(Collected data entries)
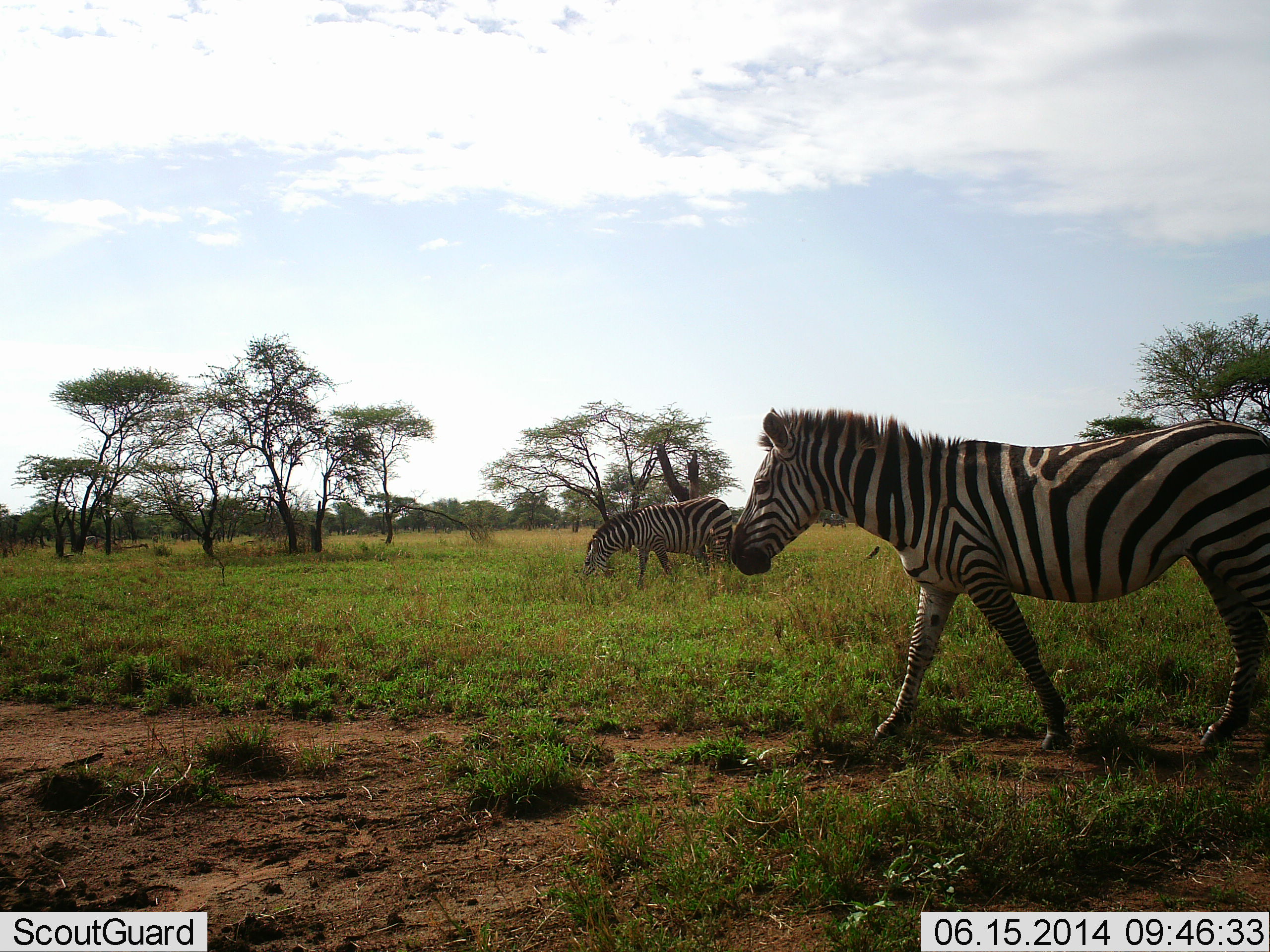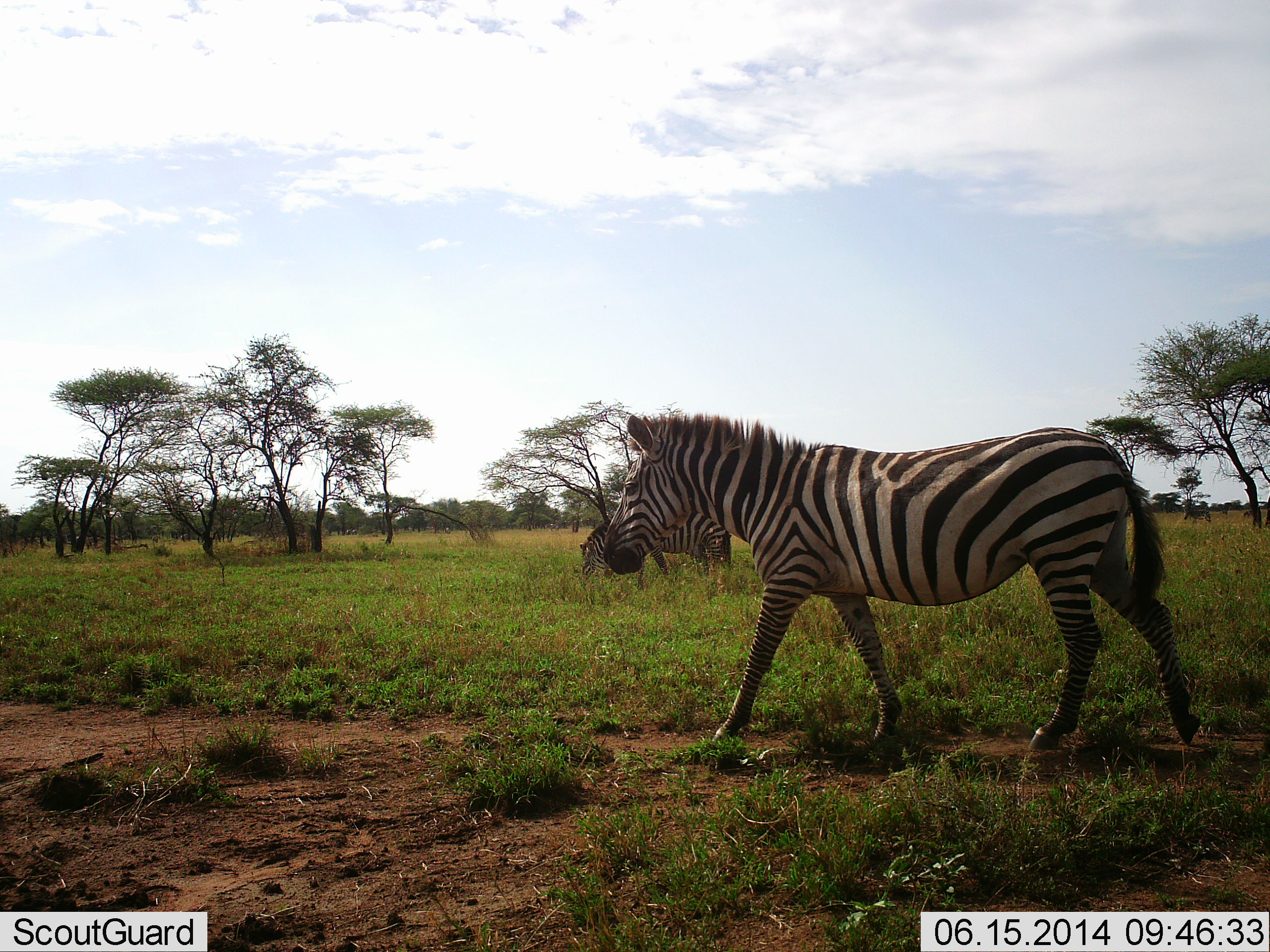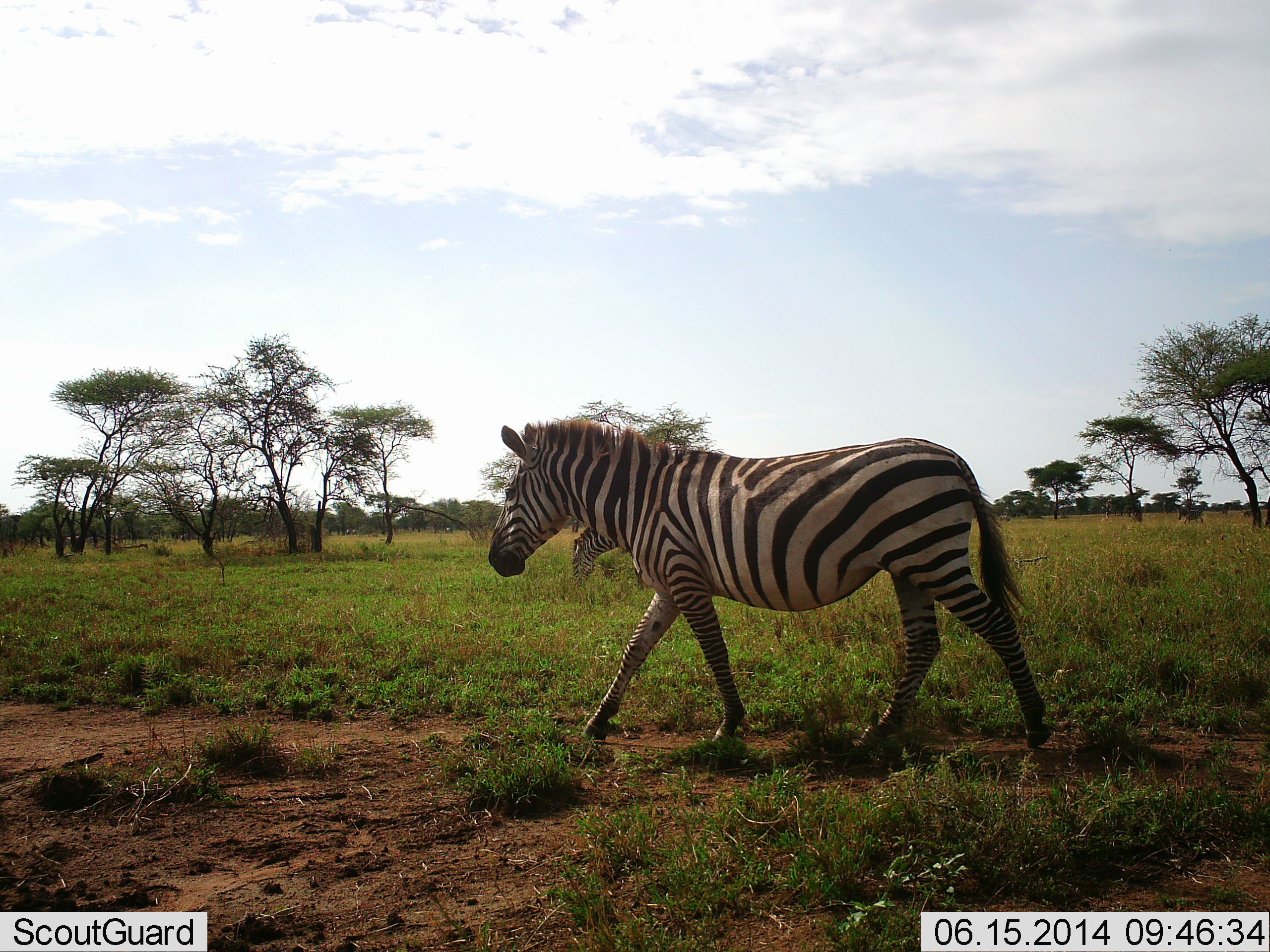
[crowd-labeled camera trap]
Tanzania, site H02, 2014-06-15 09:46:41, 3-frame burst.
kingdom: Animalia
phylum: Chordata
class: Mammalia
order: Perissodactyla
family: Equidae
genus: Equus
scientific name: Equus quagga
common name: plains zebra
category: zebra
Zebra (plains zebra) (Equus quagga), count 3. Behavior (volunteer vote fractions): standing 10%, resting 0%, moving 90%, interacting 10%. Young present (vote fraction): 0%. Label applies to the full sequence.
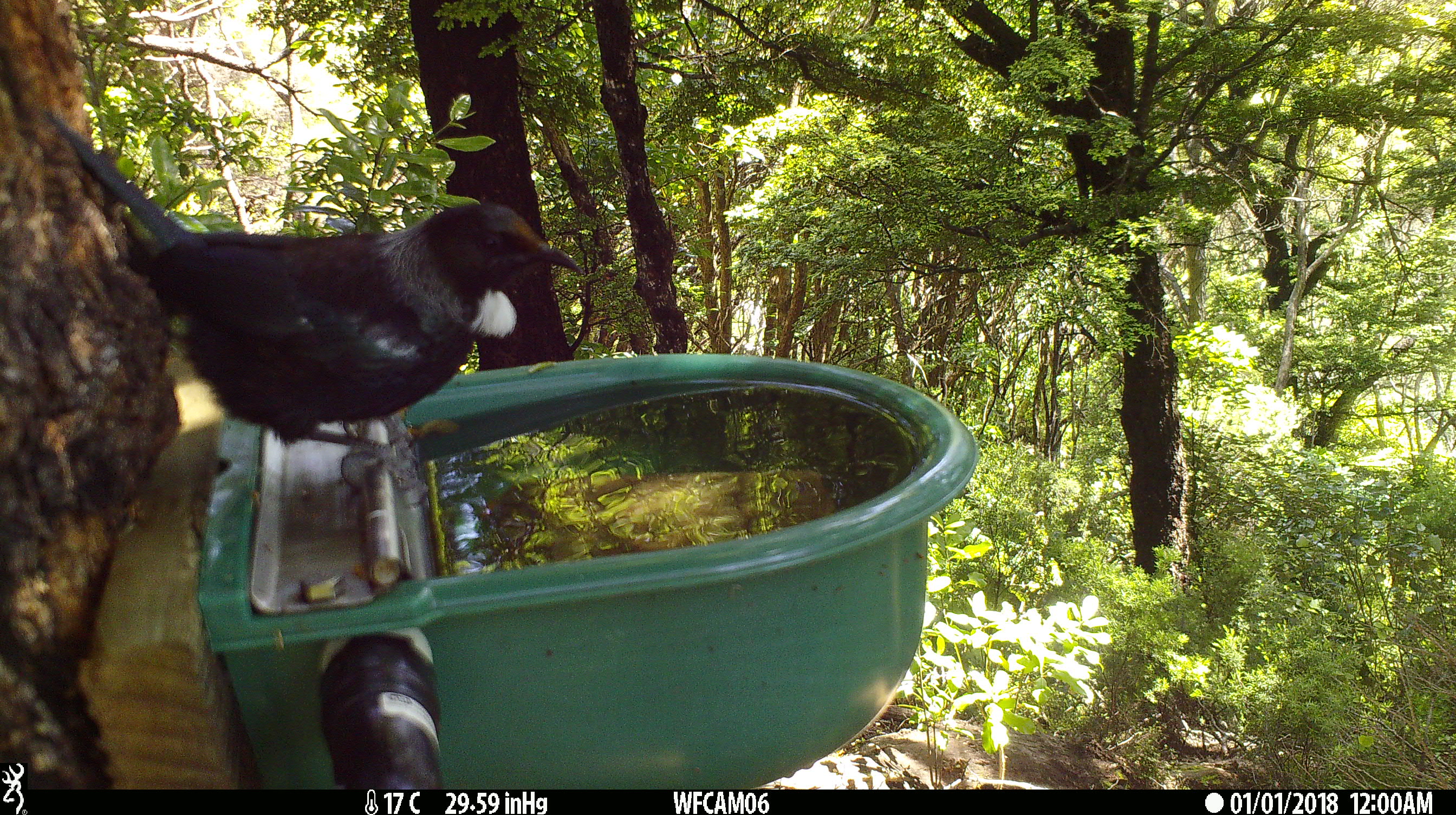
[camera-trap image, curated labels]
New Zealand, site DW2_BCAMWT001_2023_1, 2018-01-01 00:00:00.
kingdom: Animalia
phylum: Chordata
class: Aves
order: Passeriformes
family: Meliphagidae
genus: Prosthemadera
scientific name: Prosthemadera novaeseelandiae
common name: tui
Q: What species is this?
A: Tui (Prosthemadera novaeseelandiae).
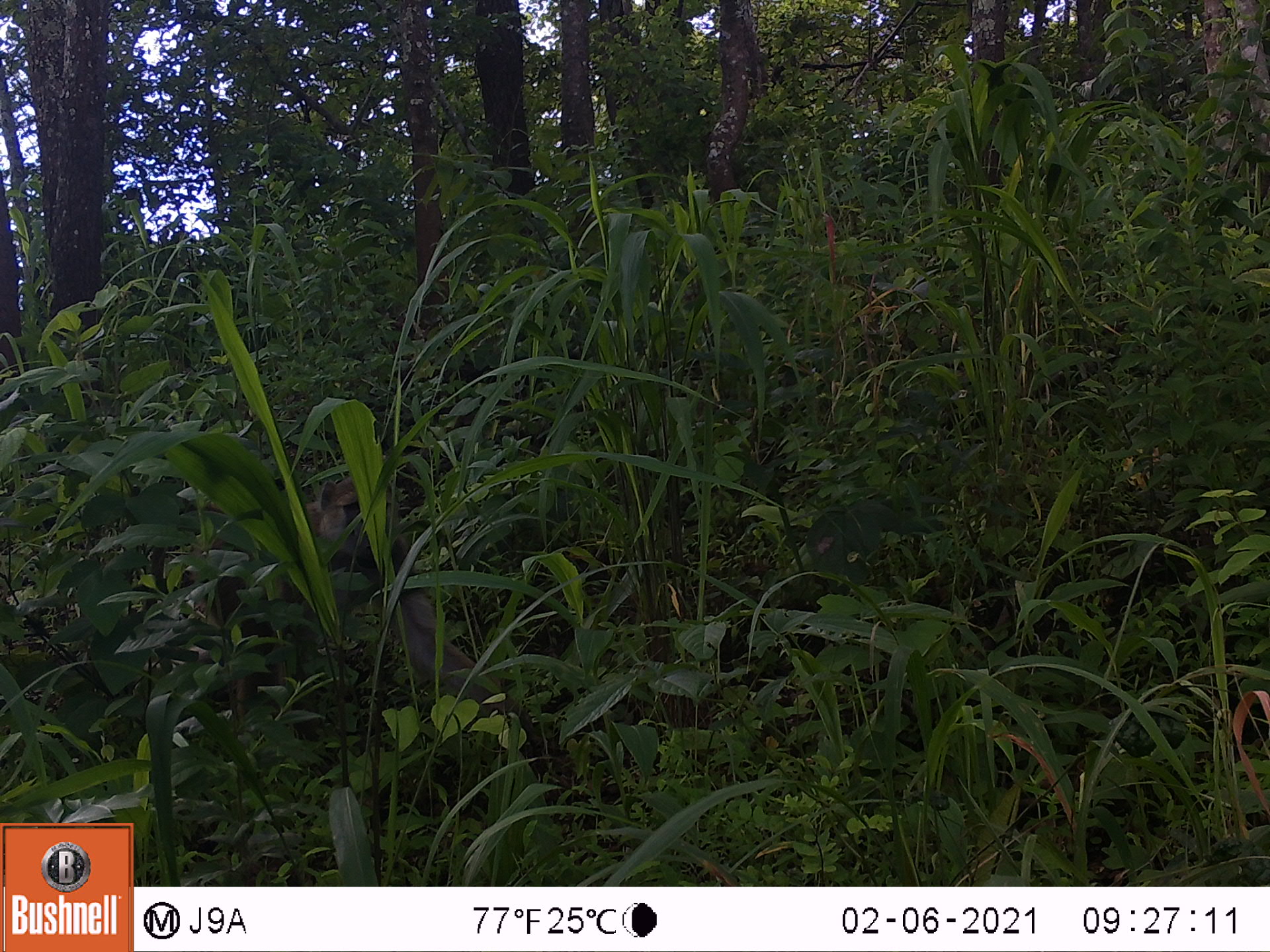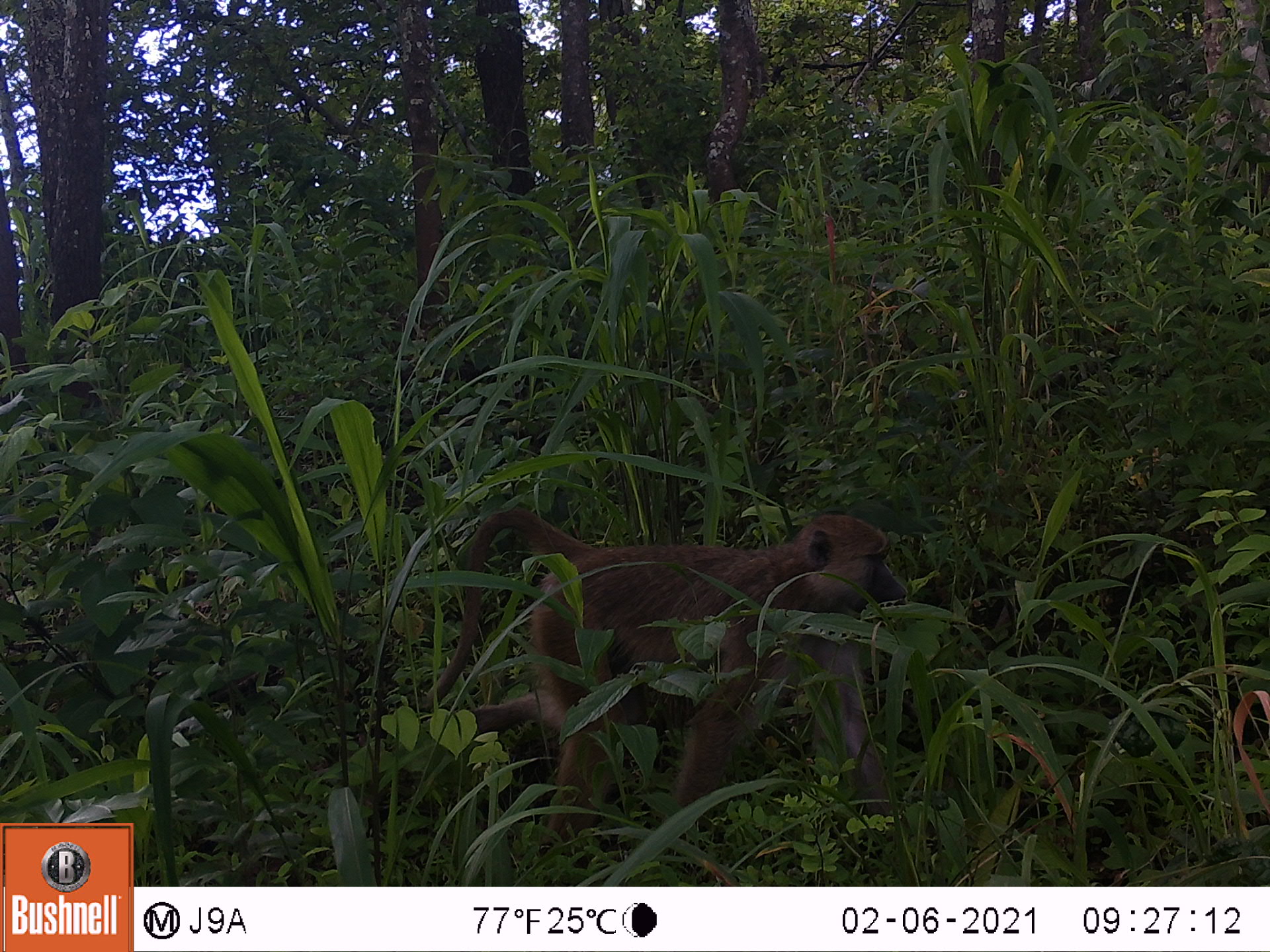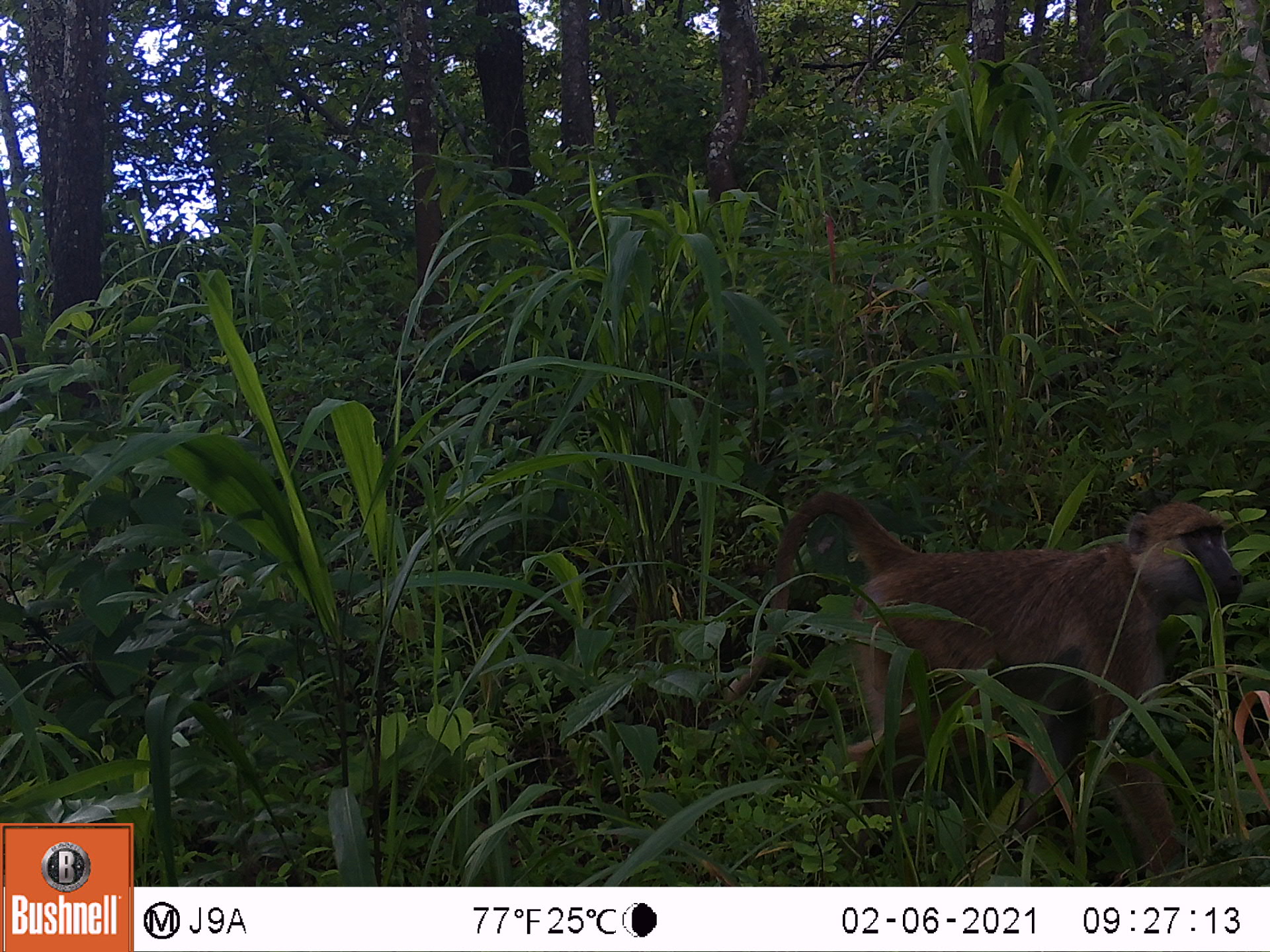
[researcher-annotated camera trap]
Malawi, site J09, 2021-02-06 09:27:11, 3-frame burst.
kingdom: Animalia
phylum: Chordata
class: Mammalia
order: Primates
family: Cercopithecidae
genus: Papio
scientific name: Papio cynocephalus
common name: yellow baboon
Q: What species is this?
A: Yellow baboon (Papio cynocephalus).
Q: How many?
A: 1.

• About this task
Give the data above again, exactly, with every picture removed.

• Reply
[crowd-labeled camera trap]
Tanzania, site H02, 2014-06-15 09:46:41, 3-frame burst.
kingdom: Animalia
phylum: Chordata
class: Mammalia
order: Perissodactyla
family: Equidae
genus: Equus
scientific name: Equus quagga
common name: plains zebra
category: zebra
Zebra (plains zebra) (Equus quagga), count 3. Behavior (volunteer vote fractions): standing 10%, resting 0%, moving 90%, interacting 10%. Young present (vote fraction): 0%. Label applies to the full sequence.
[camera-trap image, curated labels]
New Zealand, site DW2_BCAMWT001_2023_1, 2018-01-01 00:00:00.
kingdom: Animalia
phylum: Chordata
class: Aves
order: Passeriformes
family: Meliphagidae
genus: Prosthemadera
scientific name: Prosthemadera novaeseelandiae
common name: tui
Q: What species is this?
A: Tui (Prosthemadera novaeseelandiae).
[researcher-annotated camera trap]
Malawi, site J09, 2021-02-06 09:27:11, 3-frame burst.
kingdom: Animalia
phylum: Chordata
class: Mammalia
order: Primates
family: Cercopithecidae
genus: Papio
scientific name: Papio cynocephalus
common name: yellow baboon
Q: What species is this?
A: Yellow baboon (Papio cynocephalus).
Q: How many?
A: 1.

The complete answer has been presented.